Here, in America. Land of the Free. Home of the Brave.
We forget this, those of us who have lived with the electronic luxury of America all of our lives. I am of the opinion that we will have to address this forgetfulness when we stand before our Creator.
A high-school coach named Jim White [Coach Blanco] came to McFarland because he had a temper management problem; and it was the only job he could find. After a couple months he watched these kids running through the fields and decided to create a Cross-Country running team. Seven high school kids who had been working their hearts out for years, and happened to be very fast. White convinced these kids that they had more heart than any of the privileged Cross-Country teams competing in California; and that they actually had a chance to become winners.

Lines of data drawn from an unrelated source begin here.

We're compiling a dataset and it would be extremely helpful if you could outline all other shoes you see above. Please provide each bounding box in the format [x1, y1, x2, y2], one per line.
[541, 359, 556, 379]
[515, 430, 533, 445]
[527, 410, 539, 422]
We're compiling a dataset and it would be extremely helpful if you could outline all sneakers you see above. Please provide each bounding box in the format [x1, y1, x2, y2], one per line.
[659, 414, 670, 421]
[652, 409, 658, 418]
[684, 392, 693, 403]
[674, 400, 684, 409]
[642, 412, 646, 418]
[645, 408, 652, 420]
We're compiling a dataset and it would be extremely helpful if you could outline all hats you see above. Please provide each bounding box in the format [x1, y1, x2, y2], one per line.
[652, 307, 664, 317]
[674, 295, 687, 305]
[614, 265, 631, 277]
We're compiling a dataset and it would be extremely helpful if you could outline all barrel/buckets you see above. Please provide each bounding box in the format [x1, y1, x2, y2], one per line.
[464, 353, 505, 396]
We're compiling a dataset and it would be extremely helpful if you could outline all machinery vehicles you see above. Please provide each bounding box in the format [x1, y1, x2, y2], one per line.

The kids, through a LOT of hard work, realized they could be something no one else in their town’s history had become—a champion. The kids changed the town. And the town changed the Coach and his family; they learned the true meaning of Home and Family. The father’s role to eat with his family, and to listen to the stories of their lives, rather than making other things more important.

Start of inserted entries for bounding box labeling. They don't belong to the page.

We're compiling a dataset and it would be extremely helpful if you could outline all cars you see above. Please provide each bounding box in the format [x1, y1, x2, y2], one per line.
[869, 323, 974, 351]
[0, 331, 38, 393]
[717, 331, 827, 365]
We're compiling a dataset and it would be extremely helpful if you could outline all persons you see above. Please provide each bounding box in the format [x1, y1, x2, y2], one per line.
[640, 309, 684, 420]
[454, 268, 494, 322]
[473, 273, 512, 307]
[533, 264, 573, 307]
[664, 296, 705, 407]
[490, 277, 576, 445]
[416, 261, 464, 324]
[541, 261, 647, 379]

I didn’t watch the debates tonight; there is nothing that either candidate could say that would change my opinion of them. They don’t represent McFarland, or any of the hundreds [thousands?] of McFarlands scattered across this country. The people who have been ostracized by privilege; the people who harvest the food this country eats. Many/most of them have brown skin. Many won’t ever own land; many won’t ever have the luxury of a television—it isn’t needed; many won’t read books. A book won’t help you pick crops. I spent an incredibly long/short time on a wheat ranch in Eastern Oregon when I was 16; my Dad wanted me to learn how to work. His old friend, a wheat rancher who probably followed in his family’s steps, could never understand why I carried a paperback book to read when I’d finished a chore; I don’t know that he ever read. I couldn’t get the idea that I was supposed to go from one chore to the next one. I learned how to stall a caterpillar tractor in a steeply-plowed field. Also learned to crawl into a Combine, and replace bad ‘teeth’.
The experiment wasn’t successful.
My brain is full; I really don’t know how to end this one.